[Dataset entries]
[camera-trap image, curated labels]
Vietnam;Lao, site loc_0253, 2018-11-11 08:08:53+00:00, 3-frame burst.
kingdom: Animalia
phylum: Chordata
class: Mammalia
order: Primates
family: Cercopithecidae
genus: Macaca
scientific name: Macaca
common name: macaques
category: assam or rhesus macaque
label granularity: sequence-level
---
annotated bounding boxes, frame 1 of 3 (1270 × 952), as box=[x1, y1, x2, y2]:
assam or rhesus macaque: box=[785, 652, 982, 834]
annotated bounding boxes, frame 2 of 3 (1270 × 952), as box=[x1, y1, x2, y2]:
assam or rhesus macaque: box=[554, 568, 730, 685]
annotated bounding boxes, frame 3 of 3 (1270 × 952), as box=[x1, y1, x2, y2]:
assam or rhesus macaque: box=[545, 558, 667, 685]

◆ Task directions
Write the data out again, verbatim.

◆ Response to this task
[camera-trap image, curated labels]
Vietnam;Lao, site loc_0253, 2018-11-11 08:08:53+00:00, 3-frame burst.
kingdom: Animalia
phylum: Chordata
class: Mammalia
order: Primates
family: Cercopithecidae
genus: Macaca
scientific name: Macaca
common name: macaques
category: assam or rhesus macaque
label granularity: sequence-level
---
annotated bounding boxes, frame 1 of 3 (1270 × 952), as box=[x1, y1, x2, y2]:
assam or rhesus macaque: box=[785, 652, 982, 834]
annotated bounding boxes, frame 2 of 3 (1270 × 952), as box=[x1, y1, x2, y2]:
assam or rhesus macaque: box=[554, 568, 730, 685]
annotated bounding boxes, frame 3 of 3 (1270 × 952), as box=[x1, y1, x2, y2]:
assam or rhesus macaque: box=[545, 558, 667, 685]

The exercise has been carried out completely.